__Provided text__.
»»

Has 1,4 glycosidic bonds and hydrogen bonds.

Benedict’s test

A biochemical test for reducing sugars that involves adding Benedict’s solution to a sample and heating it.

Ester bonds

Bonds formed between glycerol and fatty acids in triglycerides and phospholipids.

Lipid test

A test for lipids that involves adding ethanol to dissolve lipids, followed by water to form a milky white emulsion

What disaccharide is produced with glucose + glucose?

Maltose

What disaccharide is produced with glucose + galactose?

Lactose

What disaccharide is produced with glucose + fructose?

Sucrose

What is used for storage in animals?

Glycogen

What is used for storage in plants?

Starch

Describe the structure of glycogen

A polysaccharide of a-glucose joined by glycosidic bonds

Describe two differences between the structure of a cellulose molecule and a glycogen molecule

Cellulose is made up of B-glucose and glycogen is made up of a-glucose.
Glycogen has 1,4 and 1,6 glycosidic bonds and cellulose has only 1,4 glycosidic bonds.

Why is starch a good storage molecule for plants?

1. It is insoluble in water so does not affect water potential.

2. Branched/ coiled nature makes molecule compact and good for storage.

3. Large molecule, so cant cross the cell membrane.

4. Branches ends allow for faster enzyme action and breakdown of starch into glucose for respiration.

What makes glycogen a good storage carbohydrate?

1. Very branched, so has more strand ends for faster hydrolysis.

2. Insoluble in water so does not affect osmotic balance of cell.

3. Compact

4. Forms a-glucose when hydrolysed and can be used in respiration.

Why do animals store carbohydrate as glycogen rather than starch?

Glycogen has a faster release of glucose for respiration from the additional strand ends (it is more branched than amylopectin).

Animals have a higher metabolic rate so therefore require more glucose for respiration as they need more energy.

How are amylose and amylopectin different?

1. Amylose has 1,4 glycosidic bonds → Amylopectin has 1,4 and 1,6 glycosidic bonds.

2. Amylose is an unbranched polymer of a-glucose → amylopectin is a branched polymer of a-glucose.

««

__Parts of the exercise__.
**1.** Answer these from the carbohydrate notes:
(a) Which disaccharide is produced from glucose + galactose?
(b) What bonds form between glycerol and fatty acids in triglycerides and phospholipids?
(c) In the lipid test, what is added after ethanol to form a milky white emulsion?
**2.** Write out the stretch of the carbohydrate notes from "What disaccharide is produced with glucose + glucose?" through "storage in animals?".
The rows after the carbohydrate notes are not used here.

__Excerpted data__.

»»

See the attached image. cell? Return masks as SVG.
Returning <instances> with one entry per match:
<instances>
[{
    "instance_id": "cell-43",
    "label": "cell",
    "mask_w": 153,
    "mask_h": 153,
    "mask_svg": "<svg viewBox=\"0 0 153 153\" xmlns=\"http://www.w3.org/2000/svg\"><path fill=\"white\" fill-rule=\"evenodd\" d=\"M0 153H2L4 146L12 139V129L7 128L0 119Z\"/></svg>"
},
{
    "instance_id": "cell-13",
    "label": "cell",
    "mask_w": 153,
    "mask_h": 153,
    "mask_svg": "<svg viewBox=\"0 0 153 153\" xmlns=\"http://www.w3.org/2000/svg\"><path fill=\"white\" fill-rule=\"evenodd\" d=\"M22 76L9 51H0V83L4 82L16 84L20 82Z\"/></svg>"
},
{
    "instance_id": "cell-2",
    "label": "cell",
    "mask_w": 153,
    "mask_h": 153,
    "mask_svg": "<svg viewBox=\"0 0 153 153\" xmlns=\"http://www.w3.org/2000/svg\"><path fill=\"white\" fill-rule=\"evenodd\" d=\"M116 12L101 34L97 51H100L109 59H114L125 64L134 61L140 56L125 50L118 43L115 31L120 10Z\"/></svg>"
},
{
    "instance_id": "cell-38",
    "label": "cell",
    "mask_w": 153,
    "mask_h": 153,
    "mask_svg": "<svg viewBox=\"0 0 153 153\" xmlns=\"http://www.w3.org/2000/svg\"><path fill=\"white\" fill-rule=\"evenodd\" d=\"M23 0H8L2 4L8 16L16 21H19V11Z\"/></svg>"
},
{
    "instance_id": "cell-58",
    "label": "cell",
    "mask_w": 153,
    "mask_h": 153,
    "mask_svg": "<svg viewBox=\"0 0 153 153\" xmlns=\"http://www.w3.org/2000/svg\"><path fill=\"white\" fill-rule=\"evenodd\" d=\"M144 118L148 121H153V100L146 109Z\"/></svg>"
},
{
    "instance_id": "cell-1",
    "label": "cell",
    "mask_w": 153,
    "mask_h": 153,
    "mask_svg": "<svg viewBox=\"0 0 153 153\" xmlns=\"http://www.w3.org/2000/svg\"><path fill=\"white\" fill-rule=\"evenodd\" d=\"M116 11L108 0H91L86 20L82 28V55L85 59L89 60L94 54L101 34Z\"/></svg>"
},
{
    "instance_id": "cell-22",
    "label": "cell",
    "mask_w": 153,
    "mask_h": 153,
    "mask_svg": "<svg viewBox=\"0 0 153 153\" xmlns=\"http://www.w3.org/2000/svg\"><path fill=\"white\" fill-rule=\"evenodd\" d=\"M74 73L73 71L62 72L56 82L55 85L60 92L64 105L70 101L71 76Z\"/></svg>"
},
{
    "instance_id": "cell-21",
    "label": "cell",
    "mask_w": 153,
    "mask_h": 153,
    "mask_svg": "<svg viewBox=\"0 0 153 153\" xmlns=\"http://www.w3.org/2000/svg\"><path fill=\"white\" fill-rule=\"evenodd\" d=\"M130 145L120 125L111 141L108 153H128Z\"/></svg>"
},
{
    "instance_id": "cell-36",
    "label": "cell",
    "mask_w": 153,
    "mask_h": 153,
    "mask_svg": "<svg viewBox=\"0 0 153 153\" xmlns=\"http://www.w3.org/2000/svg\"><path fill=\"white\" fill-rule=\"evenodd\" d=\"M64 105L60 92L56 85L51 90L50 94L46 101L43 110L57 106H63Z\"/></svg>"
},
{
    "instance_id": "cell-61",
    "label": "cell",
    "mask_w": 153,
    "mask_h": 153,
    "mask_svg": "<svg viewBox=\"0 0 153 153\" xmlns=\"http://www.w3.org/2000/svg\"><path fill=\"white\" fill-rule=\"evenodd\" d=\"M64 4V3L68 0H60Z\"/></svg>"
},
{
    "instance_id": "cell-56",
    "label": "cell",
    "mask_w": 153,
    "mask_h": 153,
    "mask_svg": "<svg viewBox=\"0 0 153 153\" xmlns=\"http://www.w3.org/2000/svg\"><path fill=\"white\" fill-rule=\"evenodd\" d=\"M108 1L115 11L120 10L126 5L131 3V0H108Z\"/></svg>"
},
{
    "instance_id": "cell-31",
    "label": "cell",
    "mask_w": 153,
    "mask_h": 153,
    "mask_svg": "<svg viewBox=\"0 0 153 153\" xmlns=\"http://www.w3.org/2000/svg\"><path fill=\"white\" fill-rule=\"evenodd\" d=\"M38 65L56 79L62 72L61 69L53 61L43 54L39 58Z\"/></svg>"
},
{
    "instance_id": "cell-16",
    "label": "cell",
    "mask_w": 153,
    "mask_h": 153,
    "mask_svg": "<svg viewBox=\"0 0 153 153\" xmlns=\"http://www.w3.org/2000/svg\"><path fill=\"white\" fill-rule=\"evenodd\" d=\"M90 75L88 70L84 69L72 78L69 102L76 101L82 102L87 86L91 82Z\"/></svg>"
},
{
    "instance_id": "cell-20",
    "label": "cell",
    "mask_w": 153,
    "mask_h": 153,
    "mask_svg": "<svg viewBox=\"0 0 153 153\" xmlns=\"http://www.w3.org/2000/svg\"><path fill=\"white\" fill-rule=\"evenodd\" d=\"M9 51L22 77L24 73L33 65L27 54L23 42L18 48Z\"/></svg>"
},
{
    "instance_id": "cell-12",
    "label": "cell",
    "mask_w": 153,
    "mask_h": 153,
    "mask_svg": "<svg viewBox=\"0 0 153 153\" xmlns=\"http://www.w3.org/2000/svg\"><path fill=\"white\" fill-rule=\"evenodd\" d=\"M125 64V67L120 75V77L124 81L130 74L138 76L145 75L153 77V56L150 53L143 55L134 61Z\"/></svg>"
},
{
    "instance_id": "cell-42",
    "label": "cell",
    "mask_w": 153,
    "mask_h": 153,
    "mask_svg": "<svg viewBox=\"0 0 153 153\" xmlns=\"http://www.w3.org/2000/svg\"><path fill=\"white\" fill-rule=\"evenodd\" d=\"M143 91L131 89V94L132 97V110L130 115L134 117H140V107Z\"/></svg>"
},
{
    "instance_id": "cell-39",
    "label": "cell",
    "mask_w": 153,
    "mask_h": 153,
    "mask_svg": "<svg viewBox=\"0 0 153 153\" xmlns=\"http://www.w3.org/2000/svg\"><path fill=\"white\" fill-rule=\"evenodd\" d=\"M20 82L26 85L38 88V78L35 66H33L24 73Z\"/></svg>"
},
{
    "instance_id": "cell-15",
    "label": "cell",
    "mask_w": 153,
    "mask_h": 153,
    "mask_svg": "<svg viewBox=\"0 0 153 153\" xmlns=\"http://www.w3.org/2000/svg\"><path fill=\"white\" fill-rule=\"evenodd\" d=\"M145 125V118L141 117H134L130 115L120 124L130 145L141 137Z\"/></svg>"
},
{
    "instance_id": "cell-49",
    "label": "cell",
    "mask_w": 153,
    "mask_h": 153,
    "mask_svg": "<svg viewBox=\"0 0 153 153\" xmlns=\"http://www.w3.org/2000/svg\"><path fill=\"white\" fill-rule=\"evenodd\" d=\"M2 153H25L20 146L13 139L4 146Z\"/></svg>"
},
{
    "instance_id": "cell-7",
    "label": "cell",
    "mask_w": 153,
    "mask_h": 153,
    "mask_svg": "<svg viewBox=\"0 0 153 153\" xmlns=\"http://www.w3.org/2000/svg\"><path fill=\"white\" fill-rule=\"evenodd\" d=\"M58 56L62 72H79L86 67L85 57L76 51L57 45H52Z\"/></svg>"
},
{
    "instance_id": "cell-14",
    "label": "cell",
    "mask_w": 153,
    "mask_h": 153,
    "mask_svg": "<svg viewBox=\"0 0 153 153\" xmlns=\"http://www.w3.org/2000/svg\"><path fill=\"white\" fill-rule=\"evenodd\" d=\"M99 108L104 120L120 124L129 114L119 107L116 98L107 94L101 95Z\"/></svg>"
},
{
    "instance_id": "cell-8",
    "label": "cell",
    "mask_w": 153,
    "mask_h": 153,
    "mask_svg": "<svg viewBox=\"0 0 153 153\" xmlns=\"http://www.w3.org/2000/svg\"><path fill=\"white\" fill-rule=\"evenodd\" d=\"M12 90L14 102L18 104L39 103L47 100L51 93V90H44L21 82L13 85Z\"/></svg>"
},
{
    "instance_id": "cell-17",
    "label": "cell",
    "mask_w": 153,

««

__Solutions per task__.
**1.**
(a) Lactose
(b) Ester bonds
(c) Water

**2.**
What disaccharide is produced with glucose + glucose?

Maltose

What disaccharide is produced with glucose + galactose?

Lactose

What disaccharide is produced with glucose + fructose?

Sucrose

What is used for storage in animals?